First responders and military know the internal struggle of leaving those they love to protect others as physicians do. Except, unlike first responders and military, physicians aren’t praised for their dedication. Instead, they are being threatened as our health policy discussions focus on “surprise billing” and single-payer legislation as cost-containment methods for our growing deficit.
In 2018, the average Medicare physician reimbursement for the intervention my husband performed was $865. This dollar amount includes the catheterization, diagnostic angiography, radiological supervision and interpretation, thrombolytic injection during the procedure, completion angiography, and all neurologic and hemodynamic monitoring of the patient. With the 35 percent 2020 income tax rate, the take-home is about $550.
If only it were that simple. From $550, remove the cost of owning a medical practice, maintaining licensing and having malpractice insurance (approximately $100,000 annually), leaving the take-home from this Medicare-funded stroke intervention at nearly $0.
The cost of a plumber ranges from $175 to $450 for a typical job, with a premium fee for weekend work. Often, the plumber is removing a blockage from a pipe, similar to how my husband removed a blockage in the artery in the brain, yet the plumber is bringing home more income for this particular service.
Legislators and the public are quick to demonize physicians because a person’s health is emotional, therefore there is a perception that physicians should be altruistic and not financially benefit from their services. This mindset is extremely skewed and if enforced will push our specialists with the most lengthy training into other professional areas that will value their existence.
This payment discrepancy is why it is essential for physicians to have a mixed payer system, with private insurance balancing the nominal reimbursements of government insurance. It also obviates the need for a fair and balanced surprise billing legislation, which is a smaller version of the overall health care debate and affects the negotiating dynamics between doctors and insurance companies. The recently failed legislation would, according to the Congressional Budget Office, lower pay for specialty doctors by an average of 15 to 20 percent by shifting the negotiating leverage in favor of insurers.

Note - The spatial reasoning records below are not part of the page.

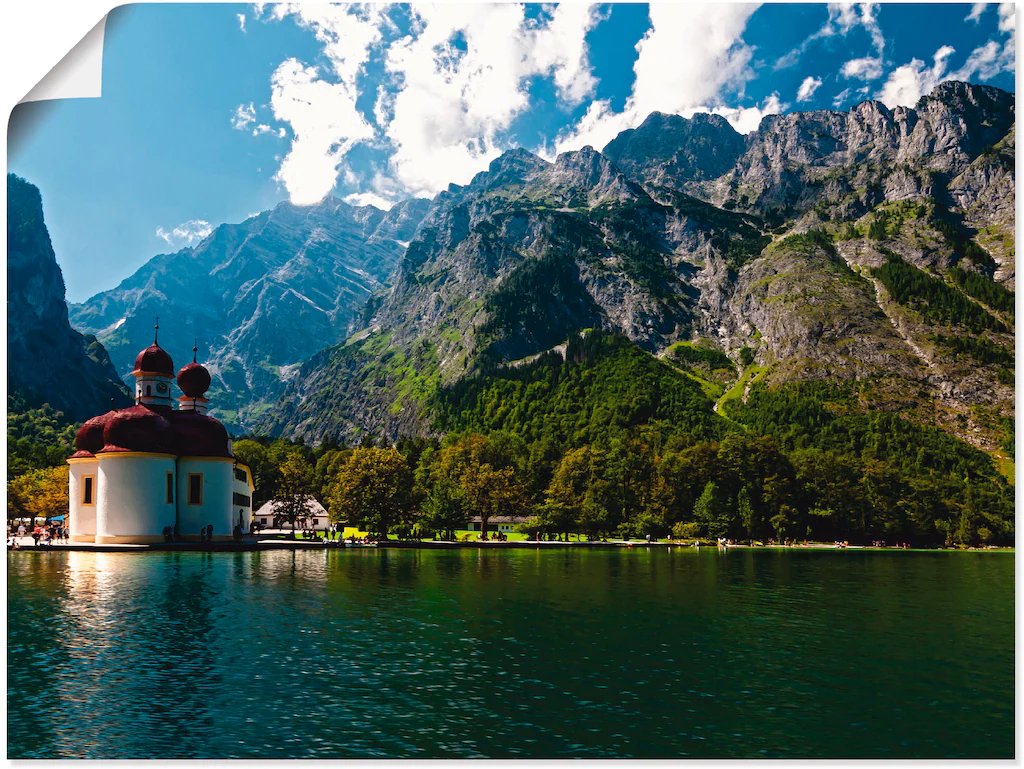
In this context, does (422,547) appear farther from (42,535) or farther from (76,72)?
(76,72)

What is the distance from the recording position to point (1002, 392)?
14962 centimetres

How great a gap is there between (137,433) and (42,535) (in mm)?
17783

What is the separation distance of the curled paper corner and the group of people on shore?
4697cm

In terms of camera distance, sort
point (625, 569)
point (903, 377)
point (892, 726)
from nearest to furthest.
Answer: point (892, 726)
point (625, 569)
point (903, 377)

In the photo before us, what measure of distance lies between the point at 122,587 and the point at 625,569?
113ft

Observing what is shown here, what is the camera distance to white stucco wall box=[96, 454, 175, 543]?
65.8 meters

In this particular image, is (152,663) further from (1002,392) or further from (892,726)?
(1002,392)

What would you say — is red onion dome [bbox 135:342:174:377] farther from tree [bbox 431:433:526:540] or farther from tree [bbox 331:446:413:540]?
tree [bbox 431:433:526:540]

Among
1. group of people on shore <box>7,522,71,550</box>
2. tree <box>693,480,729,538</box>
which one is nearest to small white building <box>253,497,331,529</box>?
group of people on shore <box>7,522,71,550</box>

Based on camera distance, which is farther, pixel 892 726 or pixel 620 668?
pixel 620 668

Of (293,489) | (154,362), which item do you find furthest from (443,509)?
(154,362)

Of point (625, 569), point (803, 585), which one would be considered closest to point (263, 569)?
point (625, 569)

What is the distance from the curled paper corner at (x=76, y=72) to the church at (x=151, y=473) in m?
56.1

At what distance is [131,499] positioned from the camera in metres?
67.1
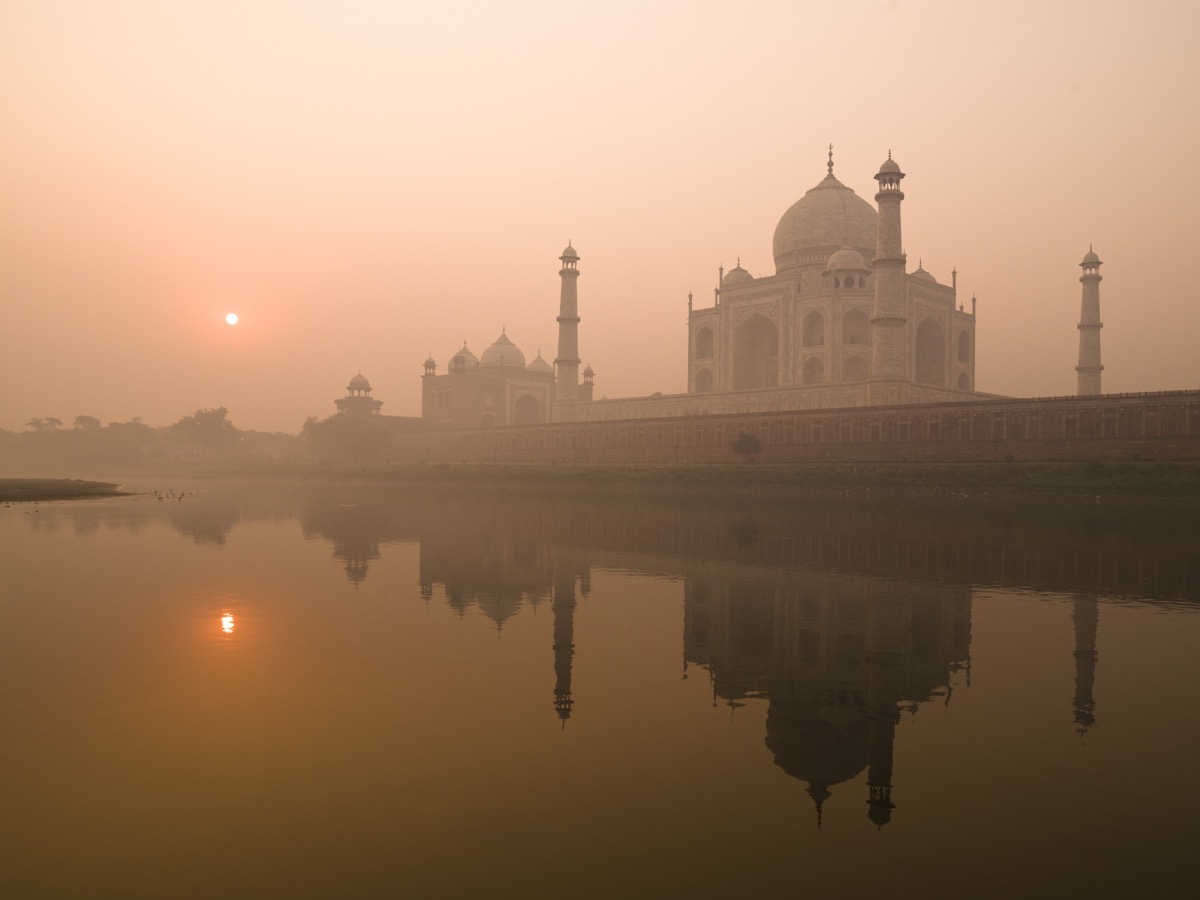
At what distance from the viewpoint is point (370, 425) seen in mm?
65375

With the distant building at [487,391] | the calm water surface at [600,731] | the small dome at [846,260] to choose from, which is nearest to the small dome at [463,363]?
the distant building at [487,391]

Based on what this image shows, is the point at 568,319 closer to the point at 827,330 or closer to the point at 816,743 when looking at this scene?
the point at 827,330

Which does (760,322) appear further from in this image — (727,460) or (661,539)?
(661,539)

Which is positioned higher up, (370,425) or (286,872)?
(370,425)

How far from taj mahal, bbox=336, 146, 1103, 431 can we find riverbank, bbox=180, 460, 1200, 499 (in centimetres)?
702

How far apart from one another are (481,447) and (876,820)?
55316mm

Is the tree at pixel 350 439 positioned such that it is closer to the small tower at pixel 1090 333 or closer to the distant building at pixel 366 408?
the distant building at pixel 366 408

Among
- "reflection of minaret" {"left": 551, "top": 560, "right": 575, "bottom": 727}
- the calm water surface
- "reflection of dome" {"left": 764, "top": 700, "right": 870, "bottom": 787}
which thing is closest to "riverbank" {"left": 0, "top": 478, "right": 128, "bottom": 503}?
the calm water surface

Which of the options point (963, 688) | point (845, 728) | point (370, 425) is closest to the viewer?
point (845, 728)

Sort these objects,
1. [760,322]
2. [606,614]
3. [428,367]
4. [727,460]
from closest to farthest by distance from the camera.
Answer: [606,614] → [727,460] → [760,322] → [428,367]

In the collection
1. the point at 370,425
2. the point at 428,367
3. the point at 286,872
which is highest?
the point at 428,367

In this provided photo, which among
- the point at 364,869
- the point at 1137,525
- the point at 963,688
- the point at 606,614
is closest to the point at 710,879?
the point at 364,869

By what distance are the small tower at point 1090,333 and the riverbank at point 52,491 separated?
44.2 metres

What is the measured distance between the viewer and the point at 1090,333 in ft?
148
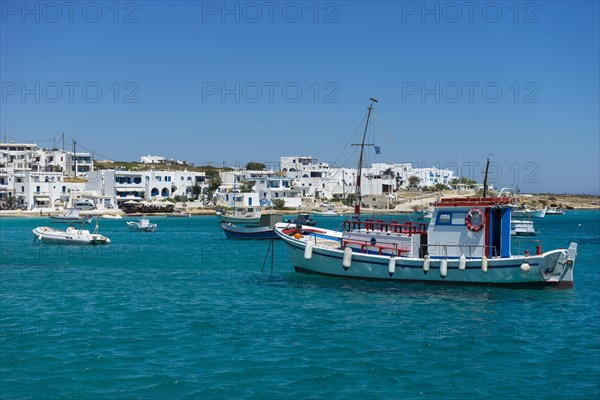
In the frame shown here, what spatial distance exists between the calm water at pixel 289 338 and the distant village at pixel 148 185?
246ft

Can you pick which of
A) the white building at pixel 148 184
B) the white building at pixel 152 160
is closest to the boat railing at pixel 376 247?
the white building at pixel 148 184

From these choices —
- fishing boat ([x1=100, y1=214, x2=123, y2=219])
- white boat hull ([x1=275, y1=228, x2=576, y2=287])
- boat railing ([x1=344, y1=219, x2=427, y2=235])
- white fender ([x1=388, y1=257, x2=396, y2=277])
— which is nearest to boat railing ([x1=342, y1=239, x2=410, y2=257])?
boat railing ([x1=344, y1=219, x2=427, y2=235])

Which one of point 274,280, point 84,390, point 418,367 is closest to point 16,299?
point 274,280

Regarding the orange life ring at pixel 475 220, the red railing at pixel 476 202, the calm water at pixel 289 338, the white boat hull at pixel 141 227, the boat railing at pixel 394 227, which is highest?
the red railing at pixel 476 202

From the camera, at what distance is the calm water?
1489 centimetres

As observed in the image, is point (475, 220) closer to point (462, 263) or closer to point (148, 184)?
point (462, 263)

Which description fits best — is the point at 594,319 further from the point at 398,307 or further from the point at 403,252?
the point at 403,252

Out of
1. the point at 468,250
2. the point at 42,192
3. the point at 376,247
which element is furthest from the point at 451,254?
the point at 42,192

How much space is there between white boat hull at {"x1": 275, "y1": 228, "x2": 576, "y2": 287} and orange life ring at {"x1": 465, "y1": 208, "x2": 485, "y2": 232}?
153 centimetres

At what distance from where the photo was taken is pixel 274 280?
3206 cm

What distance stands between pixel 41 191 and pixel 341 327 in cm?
10235

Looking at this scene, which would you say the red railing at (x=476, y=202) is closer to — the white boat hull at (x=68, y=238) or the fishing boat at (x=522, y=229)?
the white boat hull at (x=68, y=238)

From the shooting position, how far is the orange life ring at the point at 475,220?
2864 centimetres

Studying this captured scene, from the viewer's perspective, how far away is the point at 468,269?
91.9ft
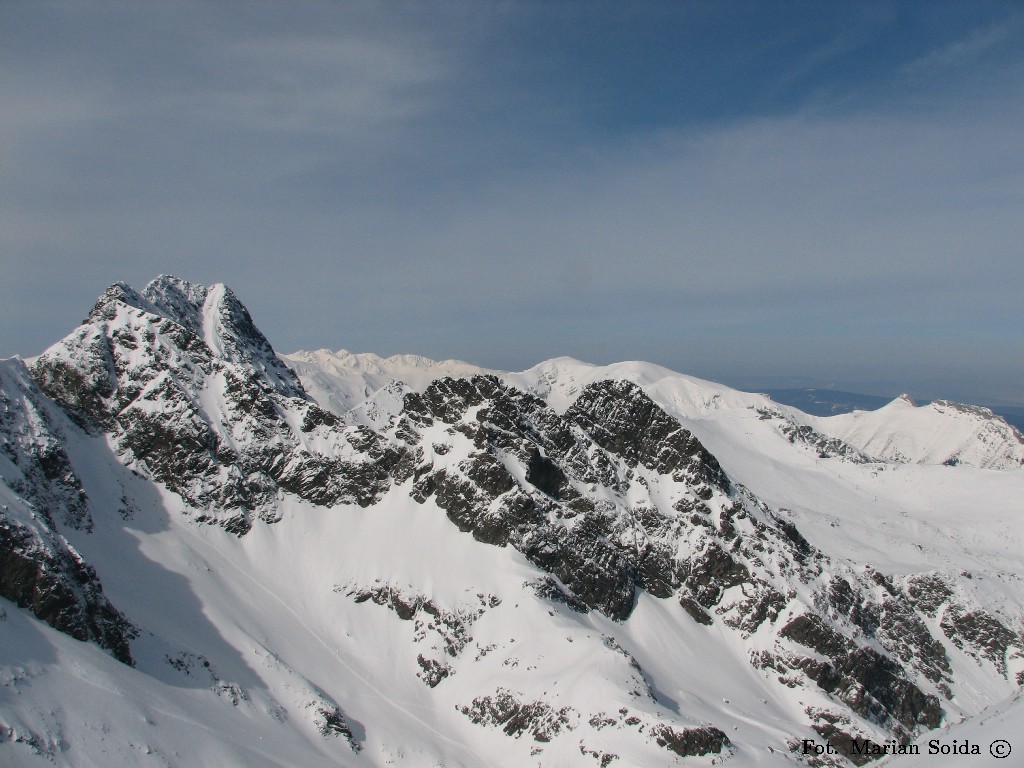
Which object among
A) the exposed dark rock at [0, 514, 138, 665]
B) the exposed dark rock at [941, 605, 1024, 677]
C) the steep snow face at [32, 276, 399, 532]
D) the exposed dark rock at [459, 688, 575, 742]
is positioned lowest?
the exposed dark rock at [941, 605, 1024, 677]

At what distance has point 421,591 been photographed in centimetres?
11175

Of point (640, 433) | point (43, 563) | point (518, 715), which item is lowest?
point (518, 715)

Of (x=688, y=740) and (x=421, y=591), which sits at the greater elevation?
(x=421, y=591)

If the plan is to shift nearly all private spending for health care onto the public through a single-payer plan this would necessitate very large increases in government spending, and thus substantially higher taxes affecting us all. A further concern is that cuts in physician incomes could have widespread ramifications because the consequences of setting decreased payments at inappropriate levels are far greater when there is only a single-payer than when it can be offset by other higher-paying insurers.
The single-payer plans promoted by Sens. Bernie Sanders and Elizabeth Warren would sharply reduce payments to doctors. Not to be outmatched, even the more moderate plans suggested by Joe Biden and Pete Buttigieg would also pay doctors less than they earn now.
The decline in reimbursement will act as a disincentive to physicians and health systems to create quality care. We are in a race to the bottom for what we are willing to spend on our health care specialists.
Rather than punishing our highly trained, dedicated professionals, perhaps the cost-containment focus should be transferred elsewhere. The leading causes of stroke are high blood pressure, high cholesterol, smoking, obesity and diabetes (the far majority of which are preventable) yet none of the proposed legislations call for individual accountability. The focus rather is on slashed compensation for those who save our lives, often at the sake of spending time with their own family.
I have never heard of a pay cut as a means to improve the quality of anything.
Who will save us once our specialists are gone?